We closed at eleven-forty. I scrubbed out, rolled my neck until something cracked, and stood at the sink longer than necessary with the water running cold over my wrists.
“Dr. Clarke.” Patrice appeared in the doorway. She wasn't moving. In a trauma center, people usually moved with a purpose, but she was just vibrating in place. “MVA coming in. They’re saying it’s—it’s a bad one.”
“Who’s on?”
“Donovan. But—” She stopped, her mouth working like she was trying to swallow a stone.
“Patrice.” I turned off the tap. “Take a breath. What is it?”
“It’s bad,” she said again, like she hadn’t found any better words yet.
I looked at her for a moment, measuring her reaction against the clock. Donovan was a machine; he didn't need me hovering.
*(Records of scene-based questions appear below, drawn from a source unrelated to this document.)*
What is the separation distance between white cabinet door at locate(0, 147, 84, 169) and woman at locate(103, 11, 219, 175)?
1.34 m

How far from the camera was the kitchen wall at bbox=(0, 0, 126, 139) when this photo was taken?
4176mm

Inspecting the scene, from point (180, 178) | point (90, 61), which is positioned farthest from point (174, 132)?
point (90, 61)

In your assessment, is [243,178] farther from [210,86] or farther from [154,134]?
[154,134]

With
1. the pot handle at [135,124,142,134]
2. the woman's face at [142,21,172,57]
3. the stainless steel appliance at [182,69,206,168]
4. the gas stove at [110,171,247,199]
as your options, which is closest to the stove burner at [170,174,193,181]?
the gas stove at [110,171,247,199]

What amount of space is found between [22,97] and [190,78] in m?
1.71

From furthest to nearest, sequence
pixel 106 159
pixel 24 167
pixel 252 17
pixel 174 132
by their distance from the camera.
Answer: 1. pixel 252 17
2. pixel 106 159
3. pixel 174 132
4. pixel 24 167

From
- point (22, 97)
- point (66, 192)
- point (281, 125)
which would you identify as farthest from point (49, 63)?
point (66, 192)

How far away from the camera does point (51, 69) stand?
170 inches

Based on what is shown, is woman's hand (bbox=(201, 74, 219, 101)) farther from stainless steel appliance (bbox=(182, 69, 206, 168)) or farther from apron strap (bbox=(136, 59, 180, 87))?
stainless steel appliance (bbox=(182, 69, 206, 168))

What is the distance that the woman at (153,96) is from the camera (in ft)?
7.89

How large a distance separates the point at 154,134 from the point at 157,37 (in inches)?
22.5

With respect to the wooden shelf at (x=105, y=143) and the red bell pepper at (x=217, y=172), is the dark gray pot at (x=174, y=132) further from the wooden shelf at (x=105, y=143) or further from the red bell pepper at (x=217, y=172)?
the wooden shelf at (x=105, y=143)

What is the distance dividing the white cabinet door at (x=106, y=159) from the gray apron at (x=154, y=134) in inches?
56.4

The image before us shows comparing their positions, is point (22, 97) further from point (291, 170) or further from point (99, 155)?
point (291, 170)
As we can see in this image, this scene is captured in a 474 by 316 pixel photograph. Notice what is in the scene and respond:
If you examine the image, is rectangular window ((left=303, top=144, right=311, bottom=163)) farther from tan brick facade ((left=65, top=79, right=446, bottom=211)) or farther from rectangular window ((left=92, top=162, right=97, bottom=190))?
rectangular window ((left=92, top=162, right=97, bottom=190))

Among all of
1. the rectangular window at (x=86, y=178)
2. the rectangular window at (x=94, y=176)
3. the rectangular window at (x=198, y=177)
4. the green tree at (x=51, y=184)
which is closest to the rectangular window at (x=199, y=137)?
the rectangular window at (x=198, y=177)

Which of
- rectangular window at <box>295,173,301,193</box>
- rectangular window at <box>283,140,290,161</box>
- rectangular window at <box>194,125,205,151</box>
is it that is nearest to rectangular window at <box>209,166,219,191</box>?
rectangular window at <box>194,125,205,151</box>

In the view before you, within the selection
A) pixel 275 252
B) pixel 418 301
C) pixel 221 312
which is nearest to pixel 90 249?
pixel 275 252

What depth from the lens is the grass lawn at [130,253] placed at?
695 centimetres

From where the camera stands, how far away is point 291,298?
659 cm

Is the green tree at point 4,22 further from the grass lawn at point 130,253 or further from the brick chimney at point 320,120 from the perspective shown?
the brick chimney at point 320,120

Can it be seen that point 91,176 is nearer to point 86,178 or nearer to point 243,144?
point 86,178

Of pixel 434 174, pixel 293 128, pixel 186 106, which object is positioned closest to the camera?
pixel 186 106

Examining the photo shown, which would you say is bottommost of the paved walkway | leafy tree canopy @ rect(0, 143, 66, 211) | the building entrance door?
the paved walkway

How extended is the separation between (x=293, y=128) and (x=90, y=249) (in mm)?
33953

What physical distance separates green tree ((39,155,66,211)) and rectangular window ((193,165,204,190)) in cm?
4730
“Donovan’s got it,” I said. “Let him work.”
I dried my hands and moved on.
The corridor outside the OR was busy at this hour—orderlies cutting through, a gurney being wheeled fast toward trauma. I moved through it on autopilot, badge swinging, shoes squeakingon linoleum that never quite came clean. The afternoon light came in flat through the windows at the end of the ward.
I liked this hospital. Big enough to be serious, small enough that you knew the nurses by name. I’d moved back to the state three years ago, trading the frantic humidity of Baltimore for this sharp, thin mountain air. I told myself it was for the career move, the elevation, the fact that this place was a hub for the kind of trauma cases I wanted.